Diquat is a highly toxic pyridine-based herbicide, and its central nervous system (CNS) toxicity is a major factor contributing to the high mortality rate and poor neurological outcomes in poisoned patients. Compared with other organ injuries, the complex molecular mechanisms underlying diquat-induced CNS damage and effective neuroprotective strategies remain poorly understood.

Methods

A systematic search and screening of relevant literature on diquat-induced CNS toxicity were conducted. Based on predefined inclusion and exclusion criteria, 21 articles were selected from 424 retrieved records, including 11 experimental and 10 case studies.
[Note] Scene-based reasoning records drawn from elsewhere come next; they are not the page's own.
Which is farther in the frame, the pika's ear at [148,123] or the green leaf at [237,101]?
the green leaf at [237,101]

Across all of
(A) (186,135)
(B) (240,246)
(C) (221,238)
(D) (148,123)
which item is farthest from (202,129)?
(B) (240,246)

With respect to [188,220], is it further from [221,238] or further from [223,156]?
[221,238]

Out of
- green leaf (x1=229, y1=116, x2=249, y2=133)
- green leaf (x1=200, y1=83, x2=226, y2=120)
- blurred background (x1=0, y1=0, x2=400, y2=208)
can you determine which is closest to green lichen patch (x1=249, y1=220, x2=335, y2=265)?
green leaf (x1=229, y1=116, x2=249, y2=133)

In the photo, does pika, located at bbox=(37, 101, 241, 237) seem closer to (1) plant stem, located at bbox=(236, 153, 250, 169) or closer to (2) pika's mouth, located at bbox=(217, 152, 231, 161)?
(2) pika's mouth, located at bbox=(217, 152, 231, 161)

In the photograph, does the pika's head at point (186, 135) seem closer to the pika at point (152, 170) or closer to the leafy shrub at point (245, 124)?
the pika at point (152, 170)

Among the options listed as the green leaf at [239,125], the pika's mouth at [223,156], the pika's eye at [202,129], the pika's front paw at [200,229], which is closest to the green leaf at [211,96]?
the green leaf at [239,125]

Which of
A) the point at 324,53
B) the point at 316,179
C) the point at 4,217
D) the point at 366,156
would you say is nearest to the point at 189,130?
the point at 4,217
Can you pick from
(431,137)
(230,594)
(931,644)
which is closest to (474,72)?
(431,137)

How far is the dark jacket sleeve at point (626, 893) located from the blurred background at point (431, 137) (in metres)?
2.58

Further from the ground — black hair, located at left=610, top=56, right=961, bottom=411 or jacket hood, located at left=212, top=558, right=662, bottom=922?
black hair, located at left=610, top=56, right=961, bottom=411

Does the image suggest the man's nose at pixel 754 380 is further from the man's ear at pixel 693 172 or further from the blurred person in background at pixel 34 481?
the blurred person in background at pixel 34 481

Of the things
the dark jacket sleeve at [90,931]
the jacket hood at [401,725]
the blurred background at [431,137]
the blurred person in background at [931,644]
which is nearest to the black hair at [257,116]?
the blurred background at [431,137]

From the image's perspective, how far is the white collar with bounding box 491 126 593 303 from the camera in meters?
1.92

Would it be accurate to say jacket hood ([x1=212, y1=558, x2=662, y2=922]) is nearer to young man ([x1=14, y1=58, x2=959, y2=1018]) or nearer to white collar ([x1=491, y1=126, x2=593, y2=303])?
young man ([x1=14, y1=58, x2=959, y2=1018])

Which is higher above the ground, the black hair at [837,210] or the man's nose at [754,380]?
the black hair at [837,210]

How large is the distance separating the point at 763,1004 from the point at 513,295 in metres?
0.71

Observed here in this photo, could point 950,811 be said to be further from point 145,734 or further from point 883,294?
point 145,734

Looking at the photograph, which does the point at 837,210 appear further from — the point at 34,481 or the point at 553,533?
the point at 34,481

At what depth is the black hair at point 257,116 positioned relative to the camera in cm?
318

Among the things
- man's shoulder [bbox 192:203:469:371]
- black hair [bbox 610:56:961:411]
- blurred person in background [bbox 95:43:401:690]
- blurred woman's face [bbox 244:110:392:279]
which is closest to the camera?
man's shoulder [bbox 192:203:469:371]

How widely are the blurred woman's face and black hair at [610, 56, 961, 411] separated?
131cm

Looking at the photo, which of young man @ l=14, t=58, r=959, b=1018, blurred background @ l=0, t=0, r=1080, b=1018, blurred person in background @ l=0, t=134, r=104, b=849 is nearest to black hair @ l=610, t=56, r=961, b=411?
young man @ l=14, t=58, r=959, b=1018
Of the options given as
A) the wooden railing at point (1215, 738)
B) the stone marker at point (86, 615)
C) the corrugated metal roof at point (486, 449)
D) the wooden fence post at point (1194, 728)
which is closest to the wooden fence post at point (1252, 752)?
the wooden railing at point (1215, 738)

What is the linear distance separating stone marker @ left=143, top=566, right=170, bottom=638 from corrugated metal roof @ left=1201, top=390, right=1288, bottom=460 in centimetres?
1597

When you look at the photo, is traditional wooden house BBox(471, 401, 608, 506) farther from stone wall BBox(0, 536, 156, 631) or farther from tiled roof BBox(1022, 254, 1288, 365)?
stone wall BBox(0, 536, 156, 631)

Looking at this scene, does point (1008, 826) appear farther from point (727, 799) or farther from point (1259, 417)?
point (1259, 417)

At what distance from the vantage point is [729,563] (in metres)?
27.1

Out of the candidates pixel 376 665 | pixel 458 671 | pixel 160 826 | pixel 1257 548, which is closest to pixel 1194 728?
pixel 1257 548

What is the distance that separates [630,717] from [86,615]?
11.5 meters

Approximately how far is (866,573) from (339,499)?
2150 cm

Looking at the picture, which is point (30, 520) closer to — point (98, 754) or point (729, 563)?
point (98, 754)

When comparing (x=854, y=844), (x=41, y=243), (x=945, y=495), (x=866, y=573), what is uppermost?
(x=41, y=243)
A systematic review approach was employed to integrate basic research with clinical evidence.

Results

The study identified typical clinical manifestations of CNS damage caused by diquat poisoning (e.g., impaired consciousness, convulsions, and brainstem symptoms), along with characteristic imaging findings (e.g., lesions in the basal ganglia and brainstem). The core findings highlight six major mechanisms underlying diquat-induced neural damage: excessive activation of the oxidative stress response; pronounced neuroinflammatory cascade reactions; dysregulated autophagy function; activation of apoptotic signaling pathways; mitochondrial dysfunction; and significant alterations in the neurotransmitter system. These mechanisms are interrelated and collectively lead to neuronal death and functional impairment.

Conclusions

Diquat induces severe CNS damage through multiple interrelated molecular mechanisms. Current diagnostic and therapeutic strategies face significant challenges in improving neurological outcomes, particularly due to the lack of specific antidotes and targeted neuroprotective agents. Future research should aim to elucidate the underlying mechanisms in detail, explore novel neuroprotective targets, optimize comprehensive treatment protocols, and develop long-term rehabilitation strategies to reduce neurological impairment and mortality associated with diquat poisoning.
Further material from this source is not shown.